Lucy Masterman | |
Birth Date: | 19 July 1884 |
Father: | Neville Lyttelton |
Relatives: | Lyttelton family |
Children: | 3, including Margaret |
Lucy Blanche Masterman (née Lyttelton; 19 July 188422 April 1977) was a British poet and diarist from the Lyttelton family. In 1908 she married the Liberal journalist Charles Masterman, who was later elected to parliament and briefly served as Chancellor of the Duchy of Lancaster. After his death, she stood for parliament unsuccessfully as a Liberal.
Born Lucy Blanche Lyttelton, the eldest daughter of General Sir Neville Lyttelton and his wife Katherine Sarah Stuart-Wortley, she joined the Fabian Society and in 1908 married Charles Masterman.
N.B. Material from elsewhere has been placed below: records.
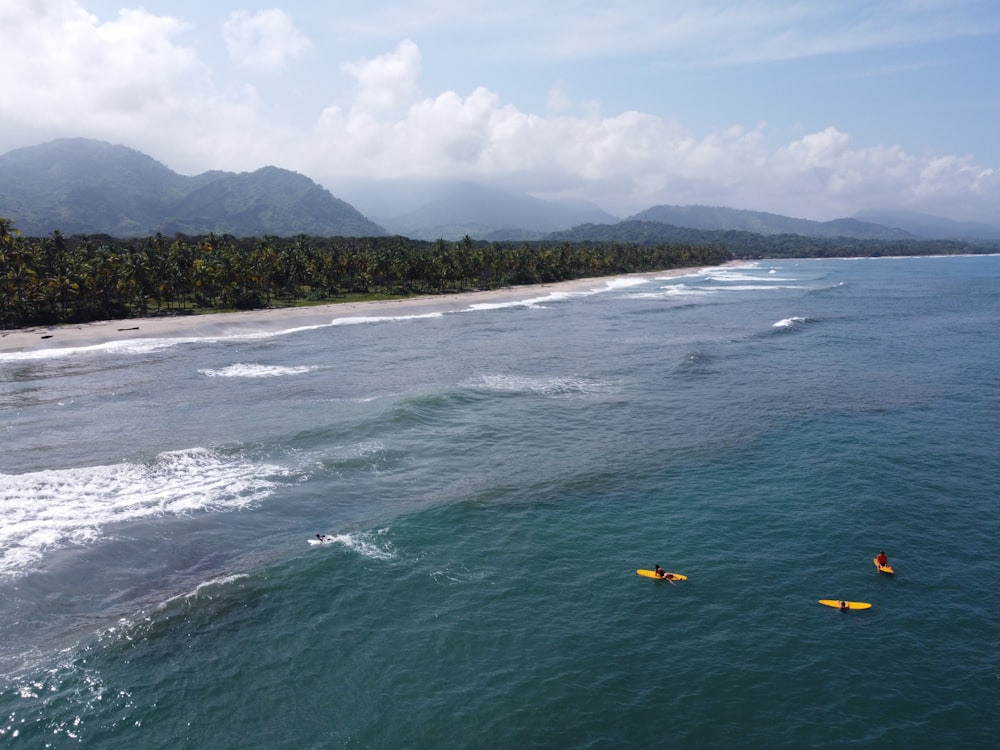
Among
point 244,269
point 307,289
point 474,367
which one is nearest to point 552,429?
point 474,367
They had one son, Neville Masterman, who became a history lecturer at the University College of Swansea, and two daughters, including Margaret Masterman, a linguist.
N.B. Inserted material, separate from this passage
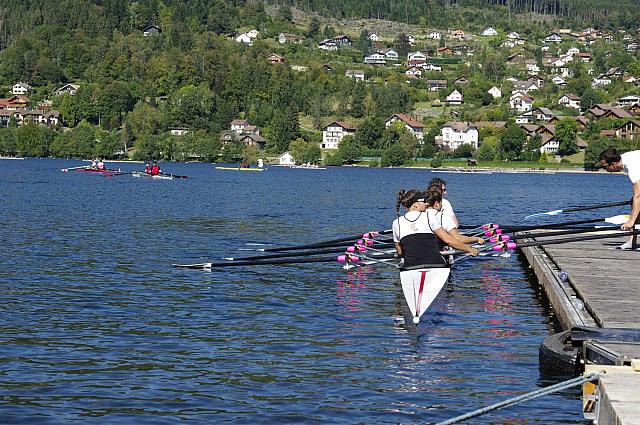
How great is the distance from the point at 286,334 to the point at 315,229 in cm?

Masterman was the author of A Book of Wild Things (1910), Lyrical Poems (1912)[1] and Poems (1913). She worked as literary editor for Outlook and kept a diary while her husband was in government. In 1918, together with Elizabeth Lee, she published Wives of the Prime Ministers 1844-1906,[2] and in 1939 followed this with C. F. G. Masterman: a biography. In 1930 she edited the papers of Mary Gladstone, published as Mary Gladstone (Mrs Drew): her diaries and letters. Her final publication was London from the Bus-top (1951).
At the 1929 General Election, two years after her husband’s death, Masterman was the Liberal candidate for the Conservative-held seat of Salisbury. The Liberals had last won the seat in 1923 and had come second in 1924. She finished a strong second, well ahead of Labour.[3]
Masterman remained active for the Liberals in Salisbury and was again their candidate at the Salisbury by-election in March 1931, when she again finished second; after that, she continued as prospective Liberal candidate for Salisbury until being stood down in September 1931. In August of that year the Liberals and Conservatives had joined the new National Government, and the Salisbury Liberals agreed not to contest the seat. Masterman did not stand at an election again, but she remained politically active. In June 1936 she was elected to serve on the Liberal Party Council.[4]